Example 1: Simple Condition with If-Else Logic

 1
 2
 3
 4
 5
 6
 7
 8
 9
10
11
<condition>
    <if condition="category_id == 'DRNK/ALCO'">
        <echo>Category: DRNK/ALCO</echo>
    </if>
    <else-if condition="category_id == 'FOOD/CONF'">
        <echo>Category: FOOD/CONF</echo>
    </else-if>
    <else>
        <echo>Category not found</echo>
    </else>
</condition>

In this example, based on the value of category_id, the appropriate message is printed.

  • If category_id is 'DRNK/ALCO', the first <if> block is executed.
  • If category_id is 'FOOD/CONF', the <else-if> block is executed.
  • If neither condition is met, the <else> block is executed.

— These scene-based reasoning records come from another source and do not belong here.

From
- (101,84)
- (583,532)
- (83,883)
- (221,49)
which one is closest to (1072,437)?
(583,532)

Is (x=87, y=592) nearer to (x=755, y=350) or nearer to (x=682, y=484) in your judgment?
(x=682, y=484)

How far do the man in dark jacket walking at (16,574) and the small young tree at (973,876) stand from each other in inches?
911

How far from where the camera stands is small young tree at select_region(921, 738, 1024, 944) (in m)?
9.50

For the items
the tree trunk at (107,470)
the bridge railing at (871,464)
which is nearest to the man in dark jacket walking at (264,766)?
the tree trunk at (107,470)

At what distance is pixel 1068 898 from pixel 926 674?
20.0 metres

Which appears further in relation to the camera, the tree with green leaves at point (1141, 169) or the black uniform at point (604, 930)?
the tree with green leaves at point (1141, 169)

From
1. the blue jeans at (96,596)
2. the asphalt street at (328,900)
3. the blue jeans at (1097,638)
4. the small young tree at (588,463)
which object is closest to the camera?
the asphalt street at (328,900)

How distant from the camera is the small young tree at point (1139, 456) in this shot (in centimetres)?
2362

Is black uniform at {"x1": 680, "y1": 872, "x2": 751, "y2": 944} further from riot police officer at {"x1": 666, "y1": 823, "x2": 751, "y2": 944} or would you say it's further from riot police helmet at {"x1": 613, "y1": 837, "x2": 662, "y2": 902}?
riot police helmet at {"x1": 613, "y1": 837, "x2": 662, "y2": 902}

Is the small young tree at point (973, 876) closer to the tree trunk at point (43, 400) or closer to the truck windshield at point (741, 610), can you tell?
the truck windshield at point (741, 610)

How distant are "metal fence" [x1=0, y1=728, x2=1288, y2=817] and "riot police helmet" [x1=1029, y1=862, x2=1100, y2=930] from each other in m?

Example 2: Complex Condition with Nested Keys and Default Values

 1
 2
 3
 4
 5
 6
 7
 8
 9
10
11
12
13
14
15
16
17
18
<setup>
    <generate name="group_name_not_override" count="10">
        <variable name="ifVar" generator="BooleanGenerator"/>
        <variable name="elseIfVar" generator="BooleanGenerator"/>

        <condition>
            <if condition="ifVar">
                <key name="if_true" constant="true"/> <!-- Generated if ifVar = True -->
            </if>
            <else-if condition="elseIfVar">
                <key name="else_if_true" constant="true"/> <!-- Generated if ifVar = False and elseIfVar = True -->
            </else-if>
            <else>
                <key name="else_true" constant="true"/> <!-- Generated if ifVar = False and elseIfVar = False -->
            </else>
        </condition>
    </generate>
</setup>

In this example, two variables (ifVar and elseIfVar) are generated using a Boolean generator, and depending on their values, one of the <key> elements (if_true, else_if_true, or else_true) will be generated:

  • If ifVar is True, if_true is generated.
  • If ifVar is False and elseIfVar is True, else_if_true is generated.
  • If both conditions are False, else_true is generated.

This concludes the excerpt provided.